One last question related to this problem scope, which algorithm (regression, classification, clustering) could even "extract" (or help with it) information from the input text? As far as I know, regression predicts numeric values (i.e. 2 + x = 10 so 8 + x could be 16) and classification "labels" things (i.e. this image contains a tree, this one does not). I'm not too familiar with clustering, although I think it could be useful to identify the structure of the input text.

To summarize: what might be some features of an invoice that I can fill an initial dataset with to initialize a model? How could a clustering algorithm be used to identify the structure of an invoice? How could I utilize a regression/classification algorithm in this problem, and what inputs would these algorithms need to deliver meaningful results?

Any help/guidance/feedback would be appreciated to the moon and back. Sorry for my lack of knowledge, but this field is very interesting and need some help wrapping this all around my head. Thanks:)

score 2 · Answer 1 · answered Jun 15 '18 at 19:30

I'm more of a beginner as well, but wanted to possibly help guide you towards next steps based on some of my experiences.

First, what you've illustrated here sounds a little along the lines of how a traditional EDI system does in Supply Chain & Procurement processing, where it will receive a document and enter the information into transaction-based operational systems to create records as data. I'm not entirely sure how those work, and if they can only extract standardized formats from documents but that's something that you could possibly look into with a few searches.

Now as far as creating a CSV data set, that is a great idea for testing the accuracy of your algorithm on a set of invoices to train your model. Training a model is pretty self-explanatory, but essentially you'd be using a supervised machine learning strategy, where the system actively uses a training data set where the correct answers are known. By comparing the models results to the data set, you could then know if the algorithm is appropriately retrieving the information. I'd recommend that you include the information the application should be getting from each invoice, and compare that to what the machine did retrieve. That way you effectively known the error of the model. (x,y) coordinates would work well for preliminary attempts to get a better feel for location-based assessment of the invoices, so that's a pretty good idea in my opinion as well.
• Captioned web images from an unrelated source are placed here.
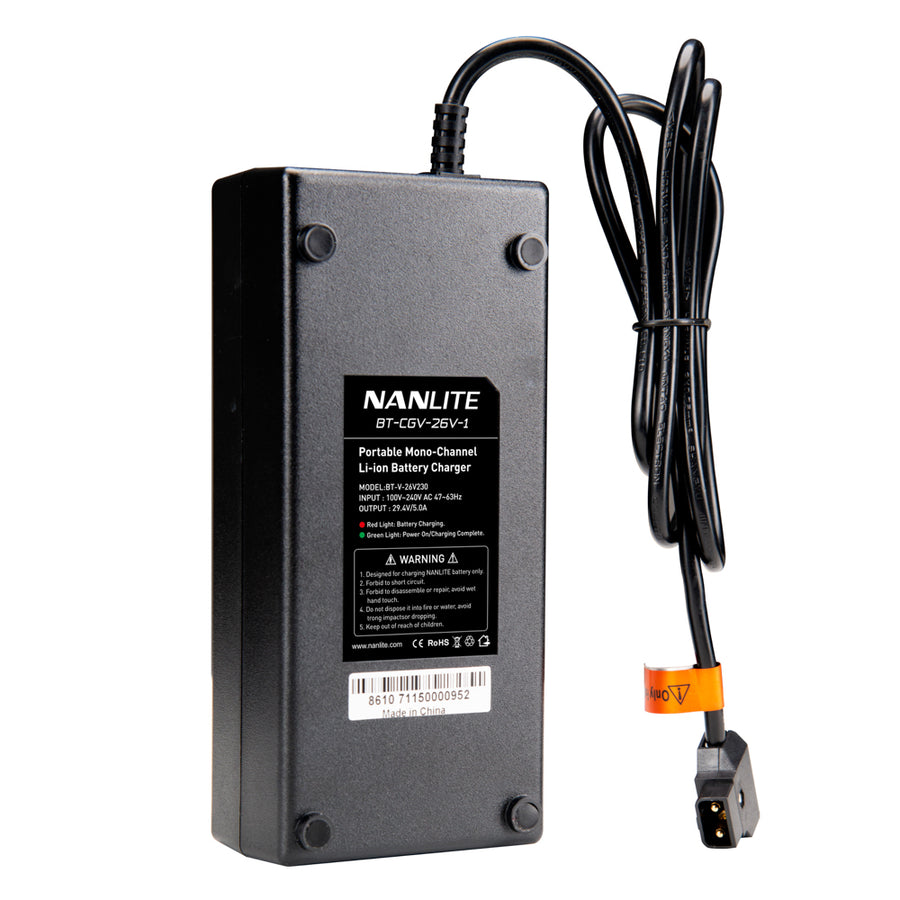 Nanlite Single 26V V-Mount Battery Charger with D-Tap Output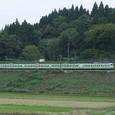 魚沼地方を走る115系普通列車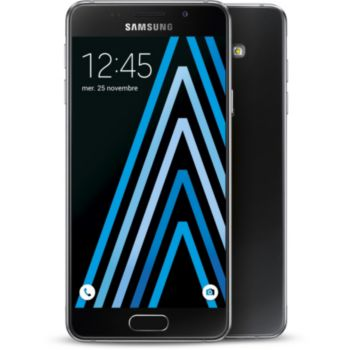 Samsung Galaxy A3 Noir Ed.2016     reconditionné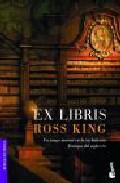 Portada de EX LIBRIS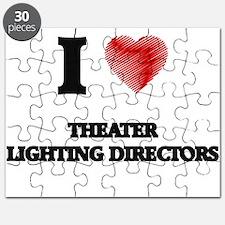 I love Theater Lighting Directors Puzzle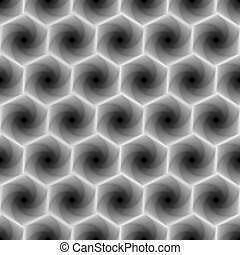 Seamless pattern with grey hexagonal forms - Abstract...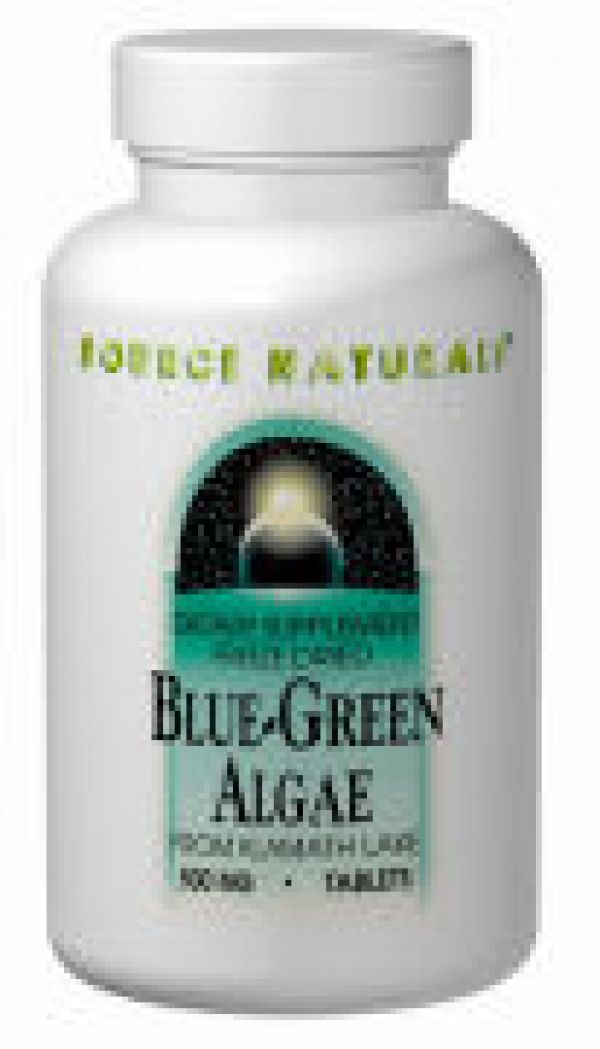 Source Naturals Blue-Green Algae 500mg 100 Tabs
Regarding algorithm types, this one will almost always be "it depends". Many times, I'll use a couple and compare the error that returns for each model to find the one that works the best for what I'm predicting. That said, Clustering can be useful for continuous, numerical data and "grouping" items based on the location of the coordinates. I think clustering could be useful if you're breaking down the coordinates of the information on an image, but wouldn't be of much use to gather and extract the text from the invoice. And to not go too deep, K-Means would probably not be great at all because the locations for the cluster centroids is entirely randomized and you must also declare a number of n clusters, which would be impracticable for the purpose at hand.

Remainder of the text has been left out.